DATA SUPPLIED: Begin

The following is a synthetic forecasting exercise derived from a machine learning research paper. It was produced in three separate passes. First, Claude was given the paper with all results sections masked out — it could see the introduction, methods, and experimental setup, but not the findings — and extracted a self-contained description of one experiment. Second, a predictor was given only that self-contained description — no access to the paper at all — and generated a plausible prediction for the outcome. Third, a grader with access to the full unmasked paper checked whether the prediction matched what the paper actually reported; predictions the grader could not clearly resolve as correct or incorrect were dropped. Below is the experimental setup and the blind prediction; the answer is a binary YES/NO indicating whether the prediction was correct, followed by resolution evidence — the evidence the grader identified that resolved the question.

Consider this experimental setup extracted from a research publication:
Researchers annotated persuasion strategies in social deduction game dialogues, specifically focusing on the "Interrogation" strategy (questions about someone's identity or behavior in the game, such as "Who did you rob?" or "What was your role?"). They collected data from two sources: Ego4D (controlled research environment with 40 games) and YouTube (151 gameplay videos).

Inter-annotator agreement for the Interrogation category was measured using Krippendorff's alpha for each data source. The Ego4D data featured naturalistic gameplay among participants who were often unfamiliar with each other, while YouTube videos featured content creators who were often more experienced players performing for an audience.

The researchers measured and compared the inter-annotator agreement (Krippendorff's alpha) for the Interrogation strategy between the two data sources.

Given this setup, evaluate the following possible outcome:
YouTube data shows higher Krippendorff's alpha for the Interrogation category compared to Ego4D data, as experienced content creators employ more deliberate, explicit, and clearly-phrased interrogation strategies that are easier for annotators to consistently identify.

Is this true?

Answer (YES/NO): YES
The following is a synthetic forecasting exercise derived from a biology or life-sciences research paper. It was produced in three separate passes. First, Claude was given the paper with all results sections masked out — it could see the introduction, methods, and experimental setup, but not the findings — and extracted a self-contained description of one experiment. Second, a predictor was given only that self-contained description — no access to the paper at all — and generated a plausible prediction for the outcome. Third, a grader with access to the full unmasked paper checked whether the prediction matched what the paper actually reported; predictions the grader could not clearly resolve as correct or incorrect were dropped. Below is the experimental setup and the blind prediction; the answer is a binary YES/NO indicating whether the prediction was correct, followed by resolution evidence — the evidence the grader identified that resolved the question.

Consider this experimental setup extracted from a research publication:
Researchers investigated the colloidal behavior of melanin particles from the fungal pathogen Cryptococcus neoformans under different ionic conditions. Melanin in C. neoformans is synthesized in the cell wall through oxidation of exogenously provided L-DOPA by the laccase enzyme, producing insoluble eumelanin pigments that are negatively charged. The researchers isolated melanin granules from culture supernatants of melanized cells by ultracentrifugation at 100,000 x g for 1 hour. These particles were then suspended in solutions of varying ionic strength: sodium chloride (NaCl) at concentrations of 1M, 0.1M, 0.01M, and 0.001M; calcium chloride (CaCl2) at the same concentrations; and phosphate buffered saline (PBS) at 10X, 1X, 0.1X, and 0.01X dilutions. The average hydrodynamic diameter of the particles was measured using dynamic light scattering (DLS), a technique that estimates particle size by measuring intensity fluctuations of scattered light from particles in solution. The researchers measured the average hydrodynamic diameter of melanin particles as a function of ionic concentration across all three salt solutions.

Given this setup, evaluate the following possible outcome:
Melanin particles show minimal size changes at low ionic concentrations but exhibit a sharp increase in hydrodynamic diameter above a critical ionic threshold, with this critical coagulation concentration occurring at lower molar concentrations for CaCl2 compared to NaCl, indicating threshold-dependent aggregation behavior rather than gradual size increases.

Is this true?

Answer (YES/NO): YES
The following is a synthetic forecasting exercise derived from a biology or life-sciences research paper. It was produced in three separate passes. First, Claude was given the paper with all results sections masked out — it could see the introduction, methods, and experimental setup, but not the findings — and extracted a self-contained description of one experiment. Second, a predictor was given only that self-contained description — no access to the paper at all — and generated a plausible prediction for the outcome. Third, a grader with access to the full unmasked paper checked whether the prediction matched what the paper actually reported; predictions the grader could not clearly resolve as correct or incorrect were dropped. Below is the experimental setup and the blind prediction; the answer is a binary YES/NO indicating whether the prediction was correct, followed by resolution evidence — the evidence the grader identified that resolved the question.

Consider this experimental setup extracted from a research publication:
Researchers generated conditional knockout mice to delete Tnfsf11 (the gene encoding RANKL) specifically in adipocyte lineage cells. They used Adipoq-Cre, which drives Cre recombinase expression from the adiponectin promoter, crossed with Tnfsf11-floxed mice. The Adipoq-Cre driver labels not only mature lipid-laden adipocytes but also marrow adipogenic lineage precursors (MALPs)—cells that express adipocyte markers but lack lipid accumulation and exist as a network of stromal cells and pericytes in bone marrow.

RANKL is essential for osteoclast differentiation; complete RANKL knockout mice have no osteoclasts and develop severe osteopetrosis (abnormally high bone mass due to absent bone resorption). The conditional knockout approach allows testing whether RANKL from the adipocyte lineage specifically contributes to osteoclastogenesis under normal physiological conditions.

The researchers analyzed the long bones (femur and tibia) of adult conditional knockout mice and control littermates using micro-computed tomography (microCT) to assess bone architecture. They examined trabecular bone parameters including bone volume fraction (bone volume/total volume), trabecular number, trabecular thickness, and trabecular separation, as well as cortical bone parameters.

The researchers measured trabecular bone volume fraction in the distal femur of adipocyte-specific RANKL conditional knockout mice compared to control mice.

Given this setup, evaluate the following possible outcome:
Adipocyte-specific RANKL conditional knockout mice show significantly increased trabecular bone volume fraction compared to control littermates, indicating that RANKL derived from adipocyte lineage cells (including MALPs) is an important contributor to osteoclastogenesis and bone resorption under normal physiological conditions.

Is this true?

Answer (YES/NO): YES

DATA SUPPLIED: End

§ **PROBLEM DETAILS**
Repeat the entire listing above without changing a word.

§ **OUTPUT FOR THIS TASK**
The following is a synthetic forecasting exercise derived from a machine learning research paper. It was produced in three separate passes. First, Claude was given the paper with all results sections masked out — it could see the introduction, methods, and experimental setup, but not the findings — and extracted a self-contained description of one experiment. Second, a predictor was given only that self-contained description — no access to the paper at all — and generated a plausible prediction for the outcome. Third, a grader with access to the full unmasked paper checked whether the prediction matched what the paper actually reported; predictions the grader could not clearly resolve as correct or incorrect were dropped. Below is the experimental setup and the blind prediction; the answer is a binary YES/NO indicating whether the prediction was correct, followed by resolution evidence — the evidence the grader identified that resolved the question.

Consider this experimental setup extracted from a research publication:
Researchers annotated persuasion strategies in social deduction game dialogues, specifically focusing on the "Interrogation" strategy (questions about someone's identity or behavior in the game, such as "Who did you rob?" or "What was your role?"). They collected data from two sources: Ego4D (controlled research environment with 40 games) and YouTube (151 gameplay videos).

Inter-annotator agreement for the Interrogation category was measured using Krippendorff's alpha for each data source. The Ego4D data featured naturalistic gameplay among participants who were often unfamiliar with each other, while YouTube videos featured content creators who were often more experienced players performing for an audience.

The researchers measured and compared the inter-annotator agreement (Krippendorff's alpha) for the Interrogation strategy between the two data sources.

Given this setup, evaluate the following possible outcome:
YouTube data shows higher Krippendorff's alpha for the Interrogation category compared to Ego4D data, as experienced content creators employ more deliberate, explicit, and clearly-phrased interrogation strategies that are easier for annotators to consistently identify.

Is this true?

Answer (YES/NO): YES
The following is a synthetic forecasting exercise derived from a biology or life-sciences research paper. It was produced in three separate passes. First, Claude was given the paper with all results sections masked out — it could see the introduction, methods, and experimental setup, but not the findings — and extracted a self-contained description of one experiment. Second, a predictor was given only that self-contained description — no access to the paper at all — and generated a plausible prediction for the outcome. Third, a grader with access to the full unmasked paper checked whether the prediction matched what the paper actually reported; predictions the grader could not clearly resolve as correct or incorrect were dropped. Below is the experimental setup and the blind prediction; the answer is a binary YES/NO indicating whether the prediction was correct, followed by resolution evidence — the evidence the grader identified that resolved the question.

Consider this experimental setup extracted from a research publication:
Researchers investigated the colloidal behavior of melanin particles from the fungal pathogen Cryptococcus neoformans under different ionic conditions. Melanin in C. neoformans is synthesized in the cell wall through oxidation of exogenously provided L-DOPA by the laccase enzyme, producing insoluble eumelanin pigments that are negatively charged. The researchers isolated melanin granules from culture supernatants of melanized cells by ultracentrifugation at 100,000 x g for 1 hour. These particles were then suspended in solutions of varying ionic strength: sodium chloride (NaCl) at concentrations of 1M, 0.1M, 0.01M, and 0.001M; calcium chloride (CaCl2) at the same concentrations; and phosphate buffered saline (PBS) at 10X, 1X, 0.1X, and 0.01X dilutions. The average hydrodynamic diameter of the particles was measured using dynamic light scattering (DLS), a technique that estimates particle size by measuring intensity fluctuations of scattered light from particles in solution. The researchers measured the average hydrodynamic diameter of melanin particles as a function of ionic concentration across all three salt solutions.

Given this setup, evaluate the following possible outcome:
Melanin particles show minimal size changes at low ionic concentrations but exhibit a sharp increase in hydrodynamic diameter above a critical ionic threshold, with this critical coagulation concentration occurring at lower molar concentrations for CaCl2 compared to NaCl, indicating threshold-dependent aggregation behavior rather than gradual size increases.

Is this true?

Answer (YES/NO): YES
The following is a synthetic forecasting exercise derived from a biology or life-sciences research paper. It was produced in three separate passes. First, Claude was given the paper with all results sections masked out — it could see the introduction, methods, and experimental setup, but not the findings — and extracted a self-contained description of one experiment. Second, a predictor was given only that self-contained description — no access to the paper at all — and generated a plausible prediction for the outcome. Third, a grader with access to the full unmasked paper checked whether the prediction matched what the paper actually reported; predictions the grader could not clearly resolve as correct or incorrect were dropped. Below is the experimental setup and the blind prediction; the answer is a binary YES/NO indicating whether the prediction was correct, followed by resolution evidence — the evidence the grader identified that resolved the question.

Consider this experimental setup extracted from a research publication:
Researchers generated conditional knockout mice to delete Tnfsf11 (the gene encoding RANKL) specifically in adipocyte lineage cells. They used Adipoq-Cre, which drives Cre recombinase expression from the adiponectin promoter, crossed with Tnfsf11-floxed mice. The Adipoq-Cre driver labels not only mature lipid-laden adipocytes but also marrow adipogenic lineage precursors (MALPs)—cells that express adipocyte markers but lack lipid accumulation and exist as a network of stromal cells and pericytes in bone marrow.

RANKL is essential for osteoclast differentiation; complete RANKL knockout mice have no osteoclasts and develop severe osteopetrosis (abnormally high bone mass due to absent bone resorption). The conditional knockout approach allows testing whether RANKL from the adipocyte lineage specifically contributes to osteoclastogenesis under normal physiological conditions.

The researchers analyzed the long bones (femur and tibia) of adult conditional knockout mice and control littermates using micro-computed tomography (microCT) to assess bone architecture. They examined trabecular bone parameters including bone volume fraction (bone volume/total volume), trabecular number, trabecular thickness, and trabecular separation, as well as cortical bone parameters.

The researchers measured trabecular bone volume fraction in the distal femur of adipocyte-specific RANKL conditional knockout mice compared to control mice.

Given this setup, evaluate the following possible outcome:
Adipocyte-specific RANKL conditional knockout mice show significantly increased trabecular bone volume fraction compared to control littermates, indicating that RANKL derived from adipocyte lineage cells (including MALPs) is an important contributor to osteoclastogenesis and bone resorption under normal physiological conditions.

Is this true?

Answer (YES/NO): YES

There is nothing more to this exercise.